Dave stood in the doorframe watching his mother tuck Aiden into bed. The light from the bedside highlighted his mother’s blonde hair, her smooth skin, and the mole on her cheek. Dave remembered crying in a reading class in kindergarten because the witch in the story had a mole too, but on the tip of her nose, and she wanted to eat children. He had been a silly baby back then, so why was he suddenly mortally afraid to go inside this room?
The room wasn’t very large, yet the lamplight seemed to fade as it reached the closet against the far wall. From where Dave stood, he could make out the deep shadows that clung in the small space between closet and wall; a small space, but shrouded with malice.
There’s nothing there. You’re just being silly. Did Mom turn out to be a witch? No. So the closet isn’t full of monsters. Get a grip!

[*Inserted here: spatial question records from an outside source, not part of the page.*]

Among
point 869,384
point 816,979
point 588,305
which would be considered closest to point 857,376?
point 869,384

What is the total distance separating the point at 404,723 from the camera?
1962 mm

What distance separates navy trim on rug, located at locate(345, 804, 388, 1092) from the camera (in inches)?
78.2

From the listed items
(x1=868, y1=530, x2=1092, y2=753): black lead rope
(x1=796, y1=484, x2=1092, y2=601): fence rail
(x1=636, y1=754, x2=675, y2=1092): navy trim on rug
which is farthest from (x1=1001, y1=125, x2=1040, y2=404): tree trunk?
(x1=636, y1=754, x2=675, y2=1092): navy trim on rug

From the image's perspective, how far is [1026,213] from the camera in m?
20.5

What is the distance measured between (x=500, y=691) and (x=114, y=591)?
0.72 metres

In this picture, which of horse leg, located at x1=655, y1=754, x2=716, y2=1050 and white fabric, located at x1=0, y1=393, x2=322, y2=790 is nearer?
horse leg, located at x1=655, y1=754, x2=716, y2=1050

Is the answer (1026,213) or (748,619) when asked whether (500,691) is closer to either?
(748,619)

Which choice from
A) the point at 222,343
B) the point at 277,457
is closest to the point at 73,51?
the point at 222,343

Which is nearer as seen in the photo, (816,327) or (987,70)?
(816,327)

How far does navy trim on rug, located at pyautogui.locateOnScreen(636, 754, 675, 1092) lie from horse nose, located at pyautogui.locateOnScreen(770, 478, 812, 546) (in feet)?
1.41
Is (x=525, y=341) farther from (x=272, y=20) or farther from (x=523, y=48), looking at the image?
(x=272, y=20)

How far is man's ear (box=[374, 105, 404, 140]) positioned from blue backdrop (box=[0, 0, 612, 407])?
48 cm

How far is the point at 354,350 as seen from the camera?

“Hop in, Dave.” Abbie got up and came to Dave’s bed. She pulled the covers back and waited for him to jump in. At this angle, the light hit her from beneath and deep shadows hollowed out her face till she looked ghoulish.
Stop it!
Dave forced his feet forward, and once he had started, it became easier to keep walking. He slipped under the covers, and felt a little better. Abbie bent down and kissed his forehead.
“Dave? Are you all right? You feel a little feverish to me.”
“I’m fine,” Dave reassured her. “I was in the sun all day. Maybe that’s why.”
Abbie pursed her lips, and looked at him quizzically.
“Hmm. You better get your rest then.” She brushed away the hair from his eyes and walked to the bedroom door. “I’ll check up on you later so no getting out of bed,” she warned, then shut the lamp.